Sorotan publik muncul hanya beberapa jam setelah video beredar luas di media sosial. Netizen ramai mempertanyakan sikap pejabat daerah yang tampil tanpa helm di jalan umum. Kritik makin tajam karena kendaraan yang digunakan merupakan moge jenis Harley-Davidson FXDR bernomor polisi BP 6215 VF.

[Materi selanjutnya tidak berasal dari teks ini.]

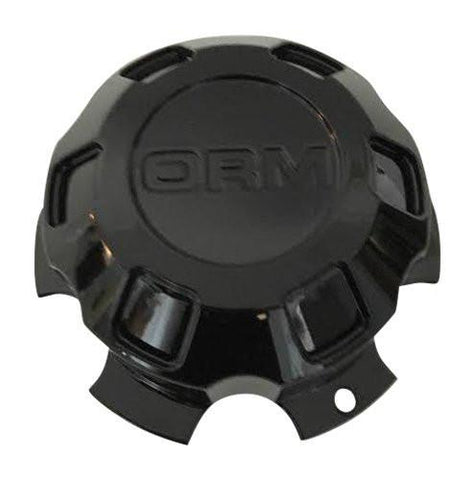 ORM Offroad Mafia C991-1 Black Wheel Center Cap - The Center Cap Store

Rekaman video memperlihatkan perjalanan yang dimulai dari kawasan Jalan Diponegoro menuju Jalan Gajah Mada, Batam. Motor besar itu juga terlihat melintas di Jembatan Sei Ladi dengan kecepatan santai. Kondisi lalu lintas terlihat normal, sementara pengendara lain tetap mematuhi aturan berkendara.
Setelah menuai gelombang kritik, unggahan tersebut mendadak hilang dari akun Instagram pribadi Iman Sutiawan. Namun, jejak digital terlanjur menyebar ke berbagai akun media sosial lain. Sejumlah pengguna bahkan mengunggah ulang potongan video sambil menyoroti dugaan pelanggaran lalu lintas.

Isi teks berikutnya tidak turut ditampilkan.